# [The tasks]
#1 According to the passage on Yaroslav Minkin's activism, with which two human rights defenders did he initiate the "Yellow card to Ukrainian militia" campaign?
#2 Write the next part of the passage on Yaroslav Minkin's activism, picking up after its final sentence.

# [Excerpted passage]
* Begin *
In 2010 Yaroslav Minkin switched his activity to civic activism and becaime active in Human Rights, after the summer school in Skadovsk, organized in a frame of the Ukrainian Helsinki Human Rights Union program "Understanding Human Rights". Together with human rights defenders Oleksandra Dvoretska and Konstantin Reutski he initiated a global campaign "Yellow card to Ukrainian militia". The aim of the campaign was to inform and empower youth to fight against human rights violations in Ukrainian law enforcement agencies (before creation of National Police of Ukraine). Students, civic activists held a campaign against illegal detentions, interviews, searches, and the use of force against young people by the policemen. The action was supported by southends of students from more than thirty educational institutions in Kyiv, Luhansk, Kharkiv, Chernihiv, Odesa, Mykolaiv, Zhytomyr, Simferopol, Ternopil, Rivne, Sevastopol, Yalta, Mariupol, and Kremenchuk. The campaign started as a request to the death of Ukrainian student Ihor Indyla in a police department in May 2010.

== Facilitation and non-formal education ==
During the last eight years, Yaroslav Minkin has been working as a trainer and facilitator on human rights, gender equality and non-discrimination, participatory democracy, cultural diversity, and intercultural dialogue. He is working as a trainer, facilitator and lecturer at trainings, workshops, seminars and forums for activists, educators and innovators, artists and cultural managers, IDPs and ex- combatants (ATO veterans), local politicians, police officers, and policy makers etc.
* End *
# [Supplied information]
* Begin *
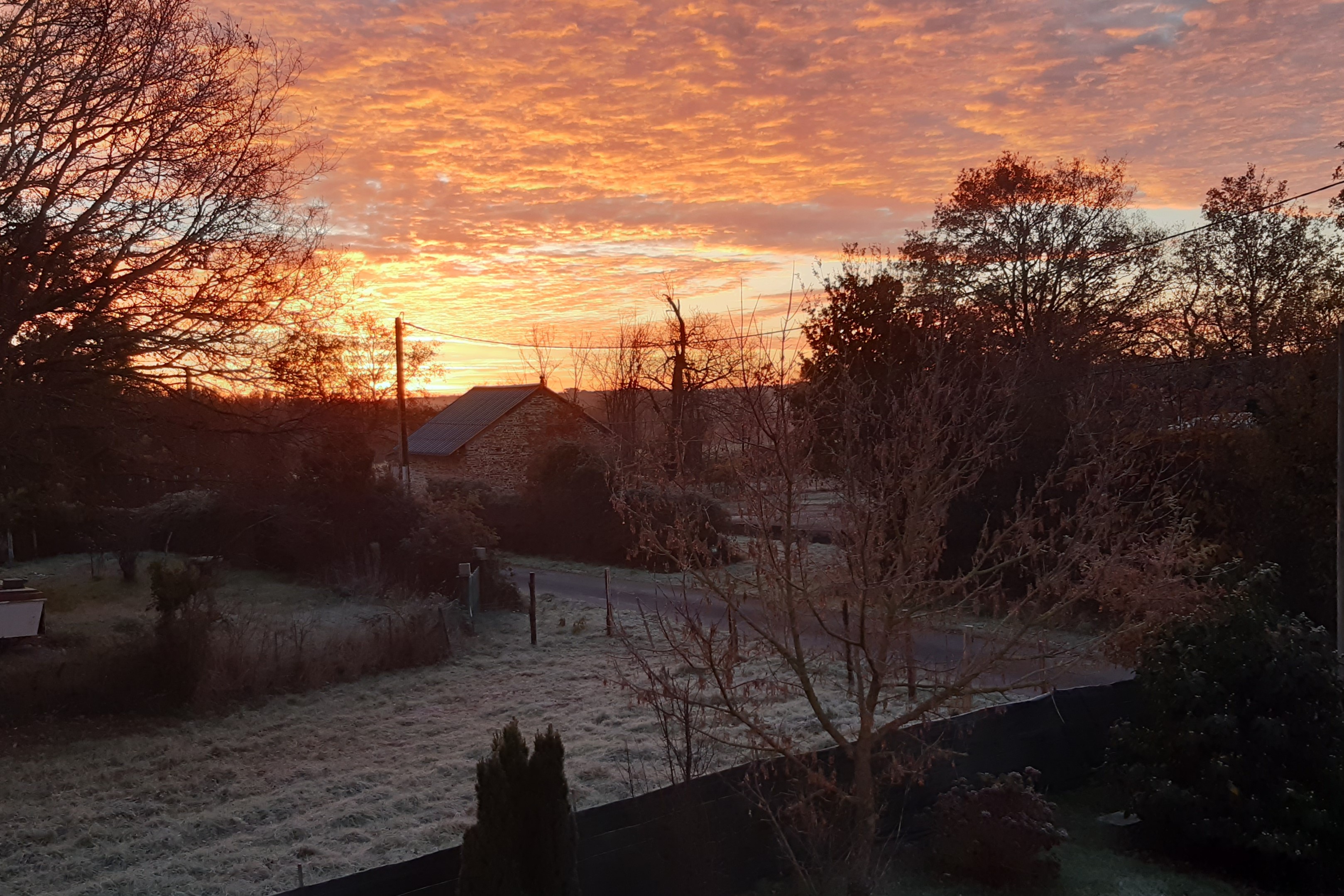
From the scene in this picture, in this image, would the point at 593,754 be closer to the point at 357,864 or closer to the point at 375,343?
* End *
* Begin *
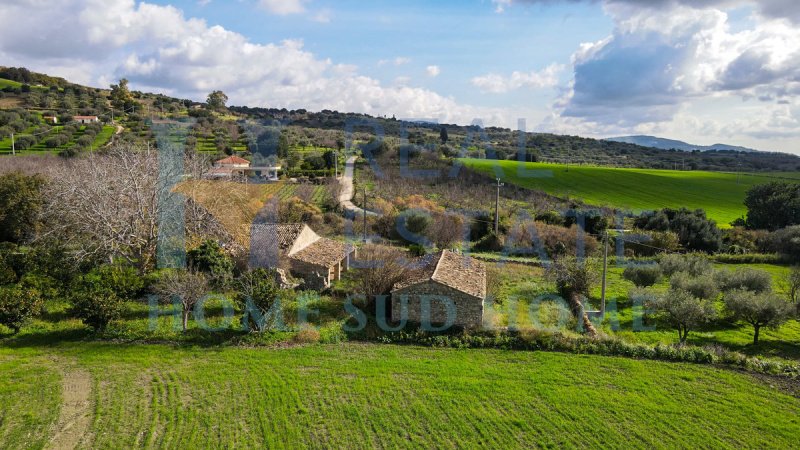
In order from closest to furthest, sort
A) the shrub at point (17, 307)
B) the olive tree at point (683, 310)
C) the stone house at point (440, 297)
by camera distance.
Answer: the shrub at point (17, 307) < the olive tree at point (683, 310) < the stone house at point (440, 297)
* End *
# [Exercise results]
#1 Oleksandra Dvoretska and Konstantin Reutski.

#2
He started as a trainer of the Ukrainian Helsinki Human Rights Union program "Understanding Human Rights" in 2012. First he focused on freedom of assembly and gave a number of trainings based on his art, artivism and activism experience. Then Minkin became involved in the action to defend freedom of thought and diversity in general.

Goethe-Institut Ukraine in a frame of the Cultural Leadership Academy wrote:
Jaroslaw is the initiator of actions for solidarity, cultural and educational interventions and campaigns to protect the common good. He has a master's degree from the Institute of Leadership and Administration of the Ukrainian Catholic University and has conducted research in EU countries, Eastern Partnership countries and Central Asia. Yaroslav has worked as a Ukrainian consultant in the global project The Cultural Value Project and in innovation projects of the Goethe Institut Ukraine

In 2016 Yaroslav Minkin with a team of activists from Ukraine and USA developed virtual museum Luhansk Arts & Facts (virtual museum) - a platform, which that collect artefacts of cultural life and social activism of Lugansk from 2004 to 2013. Virtual bilingual (English and Ukrainian) hub is both online museum and archive of hidden cultural wave in Lugansk 2004 – 2013 years.

From 2018 to 2019 Minkin held the position of coordinator of the working group “People-to-People Contacts” of the National Ukrainian Platform of the Eastern Partnership Civil Societies Forum for the presentation of Ukraine at the international level. As a promoter of cultural diversity and respect for human rights, he has long been involved in the democratization of cultural policy in Donbass and Ukraine as a whole.

==Cultural mapping==
Yaroslav Minkin is an expert in cultural mapping and community mapping methodology. He is consulting cultural institutions in Ukraine, Kyrgyzstan, and Moldova.

In 2012, he became a co-author of the "Cultural Map of Luhansk", that was created by STAN (youth organization) with mentorship of Centre of cultural management. A team of analysts, experts, cultural traders, journalists, designers, and translators explored the city's life to identify promising directions for the development of culture. The initiative included surveys of cultural consumers, focus groups with experts from various fields, analysis of the situation, and development of recommendations with the participation of US and EU experts.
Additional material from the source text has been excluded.